Chapter 40 provides transitional clauses to effect the continuation of people’s mental health orders made by the ACT Civil and Administrative Tribunal and other processes that have been initiated under the current act and which need to be continued after that act’s repeal by this bill.

Members will see that the content of these clauses in the bill is about clearer wording and safeguards on the processes for timely delivery of the right health and disability support options to a person with a mental illness or disorder. Members will also see that the bill’s clauses explicitly recognise that this timely delivery of the right supports is far more likely to occur if the legislation requires mental health and disability support professionals and the tribunal making mental health orders to consult meaningfully with the person and their carers about what they need and when, and to ensure the person can receive treatment when they urgently need it but are currently lacking the capacity to consent to it.

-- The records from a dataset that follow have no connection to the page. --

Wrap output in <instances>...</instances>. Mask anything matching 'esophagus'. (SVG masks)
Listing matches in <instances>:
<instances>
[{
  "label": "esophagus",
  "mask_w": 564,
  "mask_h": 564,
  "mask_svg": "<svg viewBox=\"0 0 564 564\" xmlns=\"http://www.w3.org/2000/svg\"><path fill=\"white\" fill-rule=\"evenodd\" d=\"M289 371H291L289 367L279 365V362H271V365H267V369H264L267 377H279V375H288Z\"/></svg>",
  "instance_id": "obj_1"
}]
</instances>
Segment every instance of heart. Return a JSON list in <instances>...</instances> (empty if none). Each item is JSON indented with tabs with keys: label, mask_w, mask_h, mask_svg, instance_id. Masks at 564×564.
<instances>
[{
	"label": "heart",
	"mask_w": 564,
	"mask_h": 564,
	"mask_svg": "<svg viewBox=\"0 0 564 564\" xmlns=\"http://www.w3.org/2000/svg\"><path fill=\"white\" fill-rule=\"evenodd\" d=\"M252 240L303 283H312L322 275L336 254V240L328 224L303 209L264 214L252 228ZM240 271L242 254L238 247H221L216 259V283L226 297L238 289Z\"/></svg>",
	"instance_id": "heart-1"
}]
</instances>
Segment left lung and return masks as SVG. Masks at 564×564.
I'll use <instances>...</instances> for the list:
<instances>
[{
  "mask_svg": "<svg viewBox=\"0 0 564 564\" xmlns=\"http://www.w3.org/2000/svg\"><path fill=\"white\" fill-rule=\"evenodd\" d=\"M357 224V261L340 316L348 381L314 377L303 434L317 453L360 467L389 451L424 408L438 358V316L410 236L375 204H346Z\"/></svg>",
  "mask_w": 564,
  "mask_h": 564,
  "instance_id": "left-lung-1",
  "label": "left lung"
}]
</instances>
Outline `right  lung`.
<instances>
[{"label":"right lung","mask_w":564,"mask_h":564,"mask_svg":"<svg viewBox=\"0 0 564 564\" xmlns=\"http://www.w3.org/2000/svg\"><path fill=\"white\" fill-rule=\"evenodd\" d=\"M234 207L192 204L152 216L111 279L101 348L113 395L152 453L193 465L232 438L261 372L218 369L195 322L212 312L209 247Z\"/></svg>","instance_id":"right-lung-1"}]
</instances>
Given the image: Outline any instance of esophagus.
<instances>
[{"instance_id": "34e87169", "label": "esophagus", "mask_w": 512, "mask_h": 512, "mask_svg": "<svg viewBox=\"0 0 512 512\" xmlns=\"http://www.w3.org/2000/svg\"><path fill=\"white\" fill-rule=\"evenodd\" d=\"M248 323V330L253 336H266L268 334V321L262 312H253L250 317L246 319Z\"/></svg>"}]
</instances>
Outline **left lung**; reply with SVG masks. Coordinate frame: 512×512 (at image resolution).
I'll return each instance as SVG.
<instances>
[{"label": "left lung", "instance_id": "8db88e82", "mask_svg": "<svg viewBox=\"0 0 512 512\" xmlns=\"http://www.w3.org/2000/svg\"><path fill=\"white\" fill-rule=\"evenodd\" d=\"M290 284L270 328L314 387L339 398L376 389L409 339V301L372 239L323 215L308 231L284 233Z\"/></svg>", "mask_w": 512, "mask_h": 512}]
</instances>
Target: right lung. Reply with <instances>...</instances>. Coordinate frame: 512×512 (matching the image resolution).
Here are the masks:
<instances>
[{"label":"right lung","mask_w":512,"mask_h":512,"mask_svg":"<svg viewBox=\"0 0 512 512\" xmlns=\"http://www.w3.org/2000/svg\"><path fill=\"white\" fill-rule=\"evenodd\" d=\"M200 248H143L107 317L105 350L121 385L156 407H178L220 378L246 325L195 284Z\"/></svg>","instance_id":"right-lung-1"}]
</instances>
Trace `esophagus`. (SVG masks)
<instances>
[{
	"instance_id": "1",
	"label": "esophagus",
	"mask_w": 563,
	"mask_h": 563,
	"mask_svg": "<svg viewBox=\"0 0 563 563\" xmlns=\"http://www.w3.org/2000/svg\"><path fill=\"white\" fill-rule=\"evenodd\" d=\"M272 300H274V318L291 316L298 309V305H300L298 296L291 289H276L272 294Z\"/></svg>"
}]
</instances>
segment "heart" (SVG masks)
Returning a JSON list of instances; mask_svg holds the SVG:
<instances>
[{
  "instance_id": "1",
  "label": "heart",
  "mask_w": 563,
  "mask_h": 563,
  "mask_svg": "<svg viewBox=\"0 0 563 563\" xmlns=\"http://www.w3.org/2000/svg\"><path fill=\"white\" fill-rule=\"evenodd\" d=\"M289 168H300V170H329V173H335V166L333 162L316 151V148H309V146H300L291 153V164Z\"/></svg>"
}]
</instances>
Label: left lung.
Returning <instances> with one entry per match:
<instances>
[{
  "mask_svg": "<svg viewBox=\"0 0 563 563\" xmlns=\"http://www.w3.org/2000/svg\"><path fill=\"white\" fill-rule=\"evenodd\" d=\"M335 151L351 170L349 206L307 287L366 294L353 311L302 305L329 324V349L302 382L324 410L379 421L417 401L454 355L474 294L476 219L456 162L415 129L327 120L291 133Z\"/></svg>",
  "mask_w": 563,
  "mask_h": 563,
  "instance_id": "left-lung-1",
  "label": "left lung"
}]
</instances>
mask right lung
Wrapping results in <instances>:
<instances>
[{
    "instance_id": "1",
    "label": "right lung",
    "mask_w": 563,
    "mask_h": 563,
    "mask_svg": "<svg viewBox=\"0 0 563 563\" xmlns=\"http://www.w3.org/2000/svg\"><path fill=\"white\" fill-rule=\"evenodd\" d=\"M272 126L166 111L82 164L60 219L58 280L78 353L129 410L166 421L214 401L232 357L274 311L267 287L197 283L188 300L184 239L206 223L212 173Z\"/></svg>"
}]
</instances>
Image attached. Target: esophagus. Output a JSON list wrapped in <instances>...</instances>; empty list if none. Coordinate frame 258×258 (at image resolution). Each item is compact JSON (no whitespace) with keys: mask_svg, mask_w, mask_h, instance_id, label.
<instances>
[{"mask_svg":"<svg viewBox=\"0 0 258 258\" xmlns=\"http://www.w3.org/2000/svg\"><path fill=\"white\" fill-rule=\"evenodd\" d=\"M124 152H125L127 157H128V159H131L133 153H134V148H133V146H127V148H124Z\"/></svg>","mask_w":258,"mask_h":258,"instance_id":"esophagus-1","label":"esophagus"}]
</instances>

The bill is the outcome of a highly consultative public review of the ACT’s current Mental Health (Treatment and Care) Act, which was first enacted in 1994. Since then, the ACT and most other societies throughout the economically developed world have significantly advanced inclusion of their members who have mental illness or disorders. This has occurred as people with mental illness or disorders and carers across the world have increasingly influenced the disability rights movement, as well as community development, psychology, psychiatry, ethics and the law.

The current act had been amended in parts since it was enacted in 1994, but an extensive formal review of the act has afforded our community a comprehensive opportunity to look at it as a whole and decide how it should be reformed. This bill is an outcome of that review, as was the Mental Health (Treatment and Care) Amendment Act passed by this place late last year.